Entre obras de Tintoretto, Rubens o Monet y Renoir, Matisse y Van Gogh, se desenvolvían los poderosos miembros del Consejo Mexicano de Hombres de Negocios, junto a magnates de medios como Juan Francisco Ealy Ortiz o Miguel Alemán Velazco e integrantes del gabinete federal.

         La Plaza Carso, que toma el nombre del corporativo propiedad de Slim -originado en la unión de su nombre, Carlos, con el de su extinta esposa, Soumaya-, está ubicada en la colonia Polanco, una de las más exclusivas y de mayor tradición para la comunidad judía y libanesa en la capital mexicana.

         Ahí se erigió una mole, que según Slim estuvo inspirada en esculturas del francés Auguste Rodin. Es un edificio moderno que Felipe Calderón calificó en su intervención, como “peculiar”.

         El exterior del inmueble, de aproximada forma hiperbolóide, luce 16 mil hexágonos brillantes, que se elevan a 47 metros.
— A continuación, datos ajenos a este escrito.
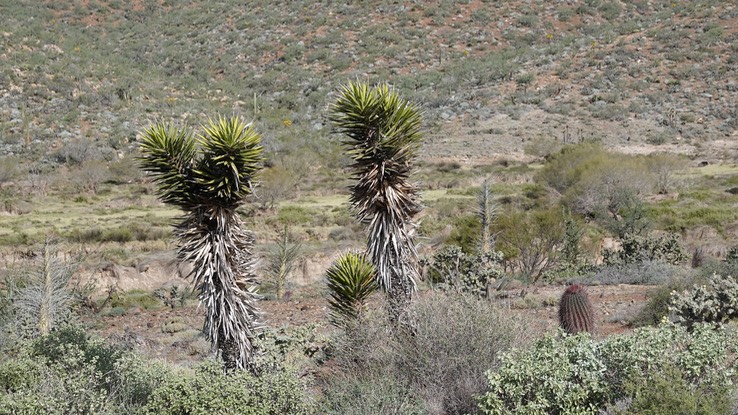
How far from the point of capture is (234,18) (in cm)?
7112

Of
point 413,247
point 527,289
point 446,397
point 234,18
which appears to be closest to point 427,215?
point 527,289

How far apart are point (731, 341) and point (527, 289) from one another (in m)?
8.76

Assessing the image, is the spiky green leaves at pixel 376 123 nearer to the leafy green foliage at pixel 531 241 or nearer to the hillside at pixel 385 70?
the leafy green foliage at pixel 531 241

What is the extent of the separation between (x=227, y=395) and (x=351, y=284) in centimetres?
281

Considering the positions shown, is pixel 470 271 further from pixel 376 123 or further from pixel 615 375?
pixel 615 375

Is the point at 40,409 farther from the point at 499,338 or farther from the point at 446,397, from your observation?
the point at 499,338

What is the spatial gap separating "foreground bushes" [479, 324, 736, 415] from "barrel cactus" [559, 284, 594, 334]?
2971mm

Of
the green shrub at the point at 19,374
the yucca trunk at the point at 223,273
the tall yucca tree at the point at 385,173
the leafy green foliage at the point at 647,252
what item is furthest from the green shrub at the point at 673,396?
the leafy green foliage at the point at 647,252

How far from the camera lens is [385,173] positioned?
9094mm

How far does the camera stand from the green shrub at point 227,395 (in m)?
6.82

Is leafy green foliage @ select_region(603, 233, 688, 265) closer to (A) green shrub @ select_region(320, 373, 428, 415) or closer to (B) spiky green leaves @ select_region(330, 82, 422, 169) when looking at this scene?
(B) spiky green leaves @ select_region(330, 82, 422, 169)

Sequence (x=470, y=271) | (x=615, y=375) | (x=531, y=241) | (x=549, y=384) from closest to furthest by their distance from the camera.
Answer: (x=549, y=384), (x=615, y=375), (x=470, y=271), (x=531, y=241)

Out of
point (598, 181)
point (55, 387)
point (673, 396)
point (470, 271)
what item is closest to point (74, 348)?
point (55, 387)

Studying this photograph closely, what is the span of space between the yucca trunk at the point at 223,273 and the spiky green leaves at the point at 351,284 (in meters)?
1.52
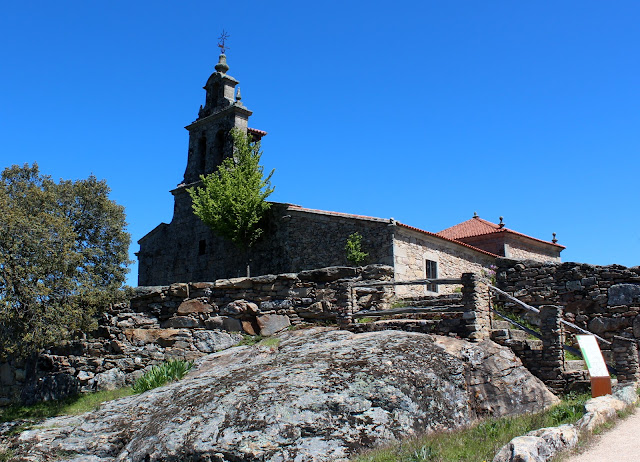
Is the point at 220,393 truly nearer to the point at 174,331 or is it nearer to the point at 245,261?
the point at 174,331

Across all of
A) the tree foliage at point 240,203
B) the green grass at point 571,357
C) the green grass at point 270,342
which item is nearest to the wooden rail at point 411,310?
the green grass at point 270,342

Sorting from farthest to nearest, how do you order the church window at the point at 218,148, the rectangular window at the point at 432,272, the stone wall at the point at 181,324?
the church window at the point at 218,148 → the rectangular window at the point at 432,272 → the stone wall at the point at 181,324

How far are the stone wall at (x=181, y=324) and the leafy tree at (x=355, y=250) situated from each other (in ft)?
16.8

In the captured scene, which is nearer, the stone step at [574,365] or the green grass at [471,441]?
the green grass at [471,441]

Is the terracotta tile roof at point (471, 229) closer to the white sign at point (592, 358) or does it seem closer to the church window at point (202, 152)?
the church window at point (202, 152)

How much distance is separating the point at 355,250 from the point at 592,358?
10702mm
En el interior se concentra la colección de arte más importante de América Latina.

         La obra da cuenta de la riqueza de su mecenas, de por sí, considerado por la revista Forbes, como el más rico del mundo: tuvo un costo de 800 millones de dólares y, en su superficie de exhibición de 6 mil 500 metros, caben apenas 6 mil 200 obras, que representan cerca de un 10 por ciento del total de la colección de arte que posee la Fundación Carlos Slim, cuyo inventario es de 66 mil piezas.

         Dicho inventario posee 16 colecciones y es una de las más importantes en el ámbito internacional.

         Inspirado según el propio Slim en la obra del escultor Auguste Rodin, “El Pensador”, una de las obras más populares del galo decimonónico, luce en el acceso junto con un mural de Rufino Tamayo.

         El acceso al público será hasta el 28 de marzo, cuando se podrán observar obras de Leonardo da Vincci, Paul Cezanne, Pierre Auguste Renior, Salvador Dalí y Diego Rivera, entre otros.

         En su discurso, Calderón destacó que el museo hace destacar en un lugar importante a los artistas mexicanos y afirmó que la obra pone a México, a la vanguardia cultural internacional, pues dijo, es uno de los museos más importantes del mundo.